On many days Flock was the only reporter filing … These are not 100-word briefs but often 500-word summaries of complicated news events… Flock made two mistakes in the past four months, which earned her two tough editor's notes disavowing her actions. …
It appears that she copied, pasted and slightly rewrote two paragraphs from [a] Discovery story. Plagiarism perhaps, but also a perpetual danger in aggregated stories. After Discovery News raised objections, Flock resigned voluntarily. She said that the mistakes were hers. She said it was only a matter of time before she made a third one; the pressures were just too great.
Katharine Zaleski, WaPo's executive director of digital news, was in hard form: "The Washington Post's standards apply every bit as much to our digital work as they do to our print edition. And our bloggers honor that." Pexton implies that Zaleski failed her, however, because there's no cultivating environment or mentoring there.

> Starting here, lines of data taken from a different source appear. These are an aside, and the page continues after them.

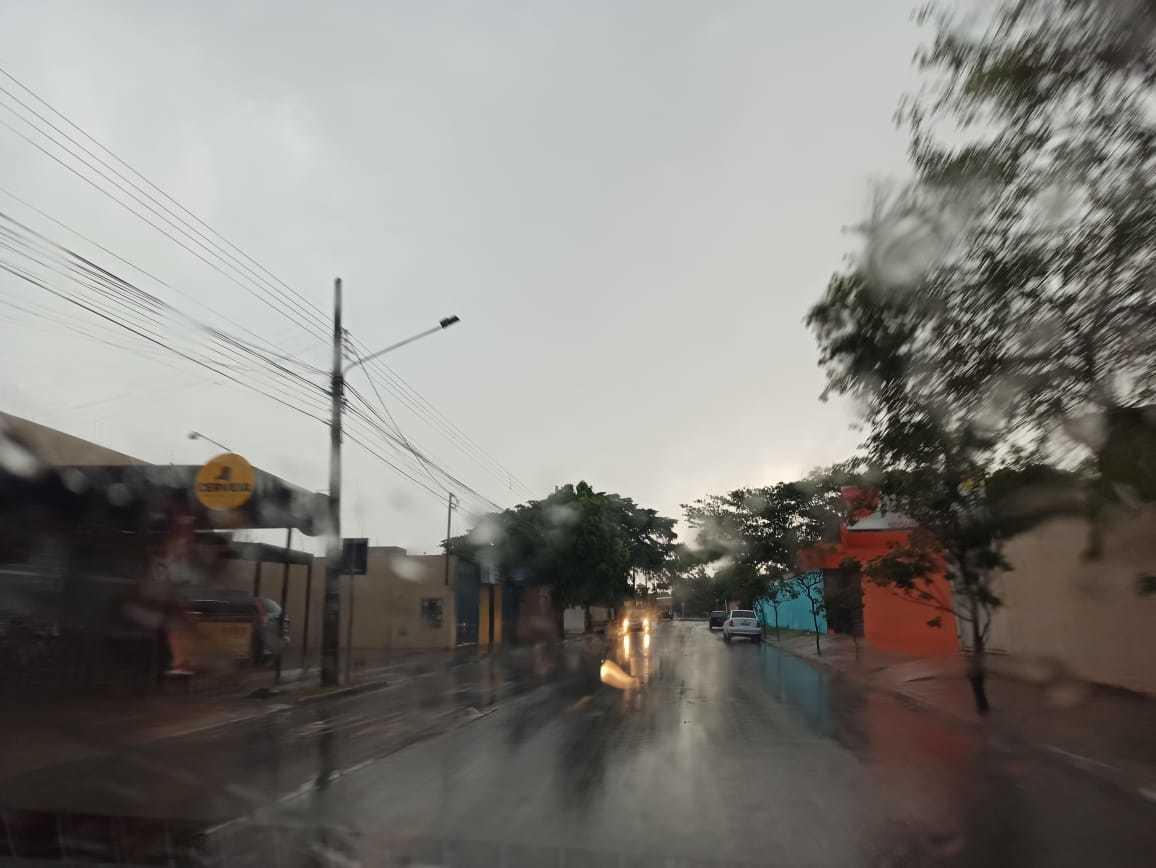 Bairros da Capital estão sem energia a 24 horas. (Foto: Kisie Anoiã)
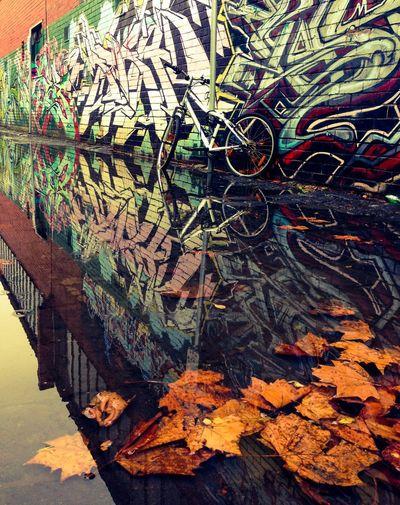 The eternal bike... Melbourne Graffiti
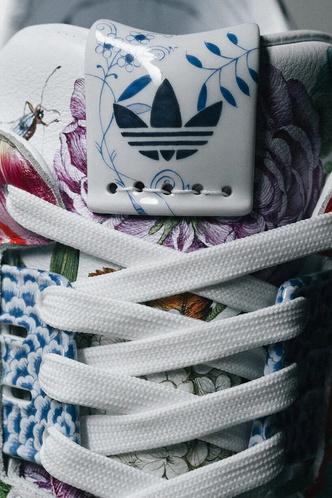 Фото №6 - Художники Meissen расписали кроссовки ZX8000 для Adidas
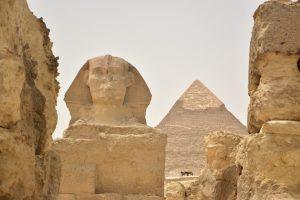 La Esfinge y, de fondo, la Pirámide de Kefrén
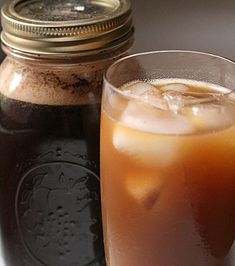 store left over coffee in mason jars for later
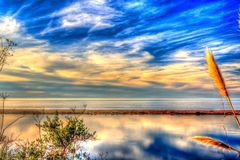 Изумляя насыщенный свет над водой Стоковое Изображение RF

Both of them are masking the real problem. It isn't about talent cultivation and it isn't really about honoring standards. The problem is that the Washington Post wants to have the cake and eat it too. It is content-farming mountains of coverage with overworked bloggers, but is too prideful to let them bang it out using approprately short blog-post formats.
The paragraphs in question should have simply been block-quoted with a link. This would have been less work than write-through plagiarism. But the pressure is to produce items with the superficial appearance of meatier, reported news stories. So that's what they get.
And when the lie shines though because the veneer is too thin? Scapegoat the writer instead of 'fessing up to the fact that they're belatedly following in Arianna's footsteps, and can't even get that right.